**** RECORD LIST ****
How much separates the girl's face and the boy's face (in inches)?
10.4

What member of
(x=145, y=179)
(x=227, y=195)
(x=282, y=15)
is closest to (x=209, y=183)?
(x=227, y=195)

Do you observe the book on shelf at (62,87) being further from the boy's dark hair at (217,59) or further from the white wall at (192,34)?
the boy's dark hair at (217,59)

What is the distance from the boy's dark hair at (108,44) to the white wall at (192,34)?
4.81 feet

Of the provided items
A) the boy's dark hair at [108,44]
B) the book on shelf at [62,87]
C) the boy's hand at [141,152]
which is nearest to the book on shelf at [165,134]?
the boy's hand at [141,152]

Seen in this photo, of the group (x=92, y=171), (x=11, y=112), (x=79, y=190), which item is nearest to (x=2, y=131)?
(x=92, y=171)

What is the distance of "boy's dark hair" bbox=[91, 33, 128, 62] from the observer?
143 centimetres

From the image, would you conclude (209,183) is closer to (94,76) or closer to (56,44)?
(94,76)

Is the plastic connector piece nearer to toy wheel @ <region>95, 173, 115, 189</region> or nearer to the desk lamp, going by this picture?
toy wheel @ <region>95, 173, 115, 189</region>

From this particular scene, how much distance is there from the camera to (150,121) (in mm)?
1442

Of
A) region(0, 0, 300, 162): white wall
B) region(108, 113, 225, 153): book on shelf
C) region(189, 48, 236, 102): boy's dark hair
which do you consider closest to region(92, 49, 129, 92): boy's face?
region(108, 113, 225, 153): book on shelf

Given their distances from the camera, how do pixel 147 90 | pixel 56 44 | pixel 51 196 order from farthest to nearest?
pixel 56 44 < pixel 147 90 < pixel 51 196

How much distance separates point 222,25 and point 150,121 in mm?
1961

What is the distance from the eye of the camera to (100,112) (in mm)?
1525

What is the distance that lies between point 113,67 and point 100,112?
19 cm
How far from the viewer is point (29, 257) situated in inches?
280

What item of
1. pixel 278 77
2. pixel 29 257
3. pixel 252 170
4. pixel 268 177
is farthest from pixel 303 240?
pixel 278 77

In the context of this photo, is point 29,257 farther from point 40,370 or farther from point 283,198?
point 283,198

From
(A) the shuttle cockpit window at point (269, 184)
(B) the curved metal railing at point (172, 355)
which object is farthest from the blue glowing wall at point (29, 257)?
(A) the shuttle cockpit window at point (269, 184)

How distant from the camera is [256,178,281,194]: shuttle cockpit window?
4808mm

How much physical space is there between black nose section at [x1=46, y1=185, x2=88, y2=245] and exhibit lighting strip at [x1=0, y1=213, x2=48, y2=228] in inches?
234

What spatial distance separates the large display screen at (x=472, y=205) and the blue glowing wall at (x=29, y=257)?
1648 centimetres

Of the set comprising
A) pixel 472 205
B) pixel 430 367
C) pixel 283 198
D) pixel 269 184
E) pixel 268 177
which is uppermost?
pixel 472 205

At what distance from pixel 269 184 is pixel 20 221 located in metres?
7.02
****
EXERCISE REQUIREMENTS: In this exercise, repeat all entries exactly.

TASK OUTPUT:
How much separates the girl's face and the boy's face (in inches)?
10.4

What member of
(x=145, y=179)
(x=227, y=195)
(x=282, y=15)
is closest to (x=209, y=183)?
(x=227, y=195)

Do you observe the book on shelf at (62,87) being further from the boy's dark hair at (217,59) or further from the white wall at (192,34)?
the boy's dark hair at (217,59)

What is the distance from the boy's dark hair at (108,44) to the white wall at (192,34)?
4.81 feet

Of the provided items
A) the boy's dark hair at [108,44]
B) the book on shelf at [62,87]
C) the boy's hand at [141,152]
which is nearest to the book on shelf at [165,134]?
the boy's hand at [141,152]

Seen in this photo, of the group (x=92, y=171), (x=11, y=112), (x=79, y=190), which item is nearest to (x=2, y=131)?
(x=92, y=171)

What is the distance of "boy's dark hair" bbox=[91, 33, 128, 62] from the observer?
143 centimetres

From the image, would you conclude (209,183) is closer to (94,76) or closer to (56,44)?
(94,76)

Is the plastic connector piece nearer to toy wheel @ <region>95, 173, 115, 189</region> or nearer to the desk lamp, going by this picture?
toy wheel @ <region>95, 173, 115, 189</region>

From this particular scene, how much distance is there from the camera to (150,121) (in mm)?
1442

Of
A) region(0, 0, 300, 162): white wall
B) region(108, 113, 225, 153): book on shelf
C) region(189, 48, 236, 102): boy's dark hair
which do you consider closest to region(92, 49, 129, 92): boy's face?
region(108, 113, 225, 153): book on shelf

Given their distances from the camera, how do pixel 147 90 | pixel 56 44 | pixel 51 196 order from farthest to nearest?
pixel 56 44 < pixel 147 90 < pixel 51 196

How much distance separates point 222,25 and point 150,121 in mm?
1961

What is the distance from the eye of the camera to (100,112) (in mm)?
1525

What is the distance that lies between point 113,67 and point 100,112?
19 cm
How far from the viewer is point (29, 257) situated in inches?
280

What item of
1. pixel 278 77
2. pixel 29 257
3. pixel 252 170
4. pixel 268 177
is farthest from pixel 303 240?
pixel 278 77

In the context of this photo, is point 29,257 farther from point 40,370 or farther from point 283,198?
point 283,198

From
(A) the shuttle cockpit window at point (269, 184)
(B) the curved metal railing at point (172, 355)
which object is farthest from the blue glowing wall at point (29, 257)?
(A) the shuttle cockpit window at point (269, 184)

How distant from the camera is [256,178,281,194]: shuttle cockpit window?
4808mm

How much physical space is there between black nose section at [x1=46, y1=185, x2=88, y2=245] and exhibit lighting strip at [x1=0, y1=213, x2=48, y2=228] in inches?
234

What spatial distance separates the large display screen at (x=472, y=205) and the blue glowing wall at (x=29, y=257)?
1648 centimetres

Of the set comprising
A) pixel 472 205
B) pixel 430 367
C) pixel 283 198
D) pixel 269 184
E) pixel 268 177
which is uppermost?
pixel 472 205

At what distance from pixel 269 184 is pixel 20 221 located in metres?
7.02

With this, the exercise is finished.